Extracted records:
--- START ---

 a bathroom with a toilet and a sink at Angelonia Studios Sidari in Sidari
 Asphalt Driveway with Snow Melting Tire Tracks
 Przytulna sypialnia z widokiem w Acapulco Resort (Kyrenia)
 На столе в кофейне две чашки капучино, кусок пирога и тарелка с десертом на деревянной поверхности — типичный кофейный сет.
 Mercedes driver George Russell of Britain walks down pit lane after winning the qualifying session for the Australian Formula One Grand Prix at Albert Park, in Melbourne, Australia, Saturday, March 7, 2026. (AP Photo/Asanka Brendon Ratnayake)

--- END ---
--- START ---

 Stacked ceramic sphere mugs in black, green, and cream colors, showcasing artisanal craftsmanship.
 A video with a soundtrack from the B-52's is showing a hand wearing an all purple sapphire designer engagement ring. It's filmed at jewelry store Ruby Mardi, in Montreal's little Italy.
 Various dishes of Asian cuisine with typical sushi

--- END ---
--- START ---

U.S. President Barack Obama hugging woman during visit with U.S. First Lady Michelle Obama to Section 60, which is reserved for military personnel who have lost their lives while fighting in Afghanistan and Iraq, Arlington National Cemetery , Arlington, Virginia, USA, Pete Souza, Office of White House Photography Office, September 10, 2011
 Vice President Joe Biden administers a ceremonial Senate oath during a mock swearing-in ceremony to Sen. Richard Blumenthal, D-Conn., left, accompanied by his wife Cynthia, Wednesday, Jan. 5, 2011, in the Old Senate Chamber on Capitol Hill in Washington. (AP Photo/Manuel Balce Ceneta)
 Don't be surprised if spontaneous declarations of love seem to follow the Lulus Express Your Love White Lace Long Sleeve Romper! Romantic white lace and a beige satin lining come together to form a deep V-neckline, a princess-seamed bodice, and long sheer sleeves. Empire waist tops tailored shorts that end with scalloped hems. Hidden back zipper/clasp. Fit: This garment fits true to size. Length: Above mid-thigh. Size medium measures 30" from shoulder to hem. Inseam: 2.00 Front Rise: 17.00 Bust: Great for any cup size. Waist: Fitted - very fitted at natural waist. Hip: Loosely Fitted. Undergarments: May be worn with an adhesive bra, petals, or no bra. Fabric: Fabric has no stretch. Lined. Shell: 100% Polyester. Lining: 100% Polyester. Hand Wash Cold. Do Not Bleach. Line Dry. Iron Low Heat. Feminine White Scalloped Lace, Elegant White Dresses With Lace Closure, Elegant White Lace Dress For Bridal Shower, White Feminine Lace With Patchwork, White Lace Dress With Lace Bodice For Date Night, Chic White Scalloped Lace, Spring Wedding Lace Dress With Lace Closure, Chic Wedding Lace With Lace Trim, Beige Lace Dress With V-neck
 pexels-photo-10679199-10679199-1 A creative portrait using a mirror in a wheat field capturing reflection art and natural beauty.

--- END ---

Task item: Copy out each line of the data above, exactly, if it lies between the line holding "a bathroom with" and the line holding "Przytulna sypialnia z", inclusive; copy no other line.

Completed exercise:
 a bathroom with a toilet and a sink at Angelonia Studios Sidari in Sidari
 Asphalt Driveway with Snow Melting Tire Tracks
 Przytulna sypialnia z widokiem w Acapulco Resort (Kyrenia)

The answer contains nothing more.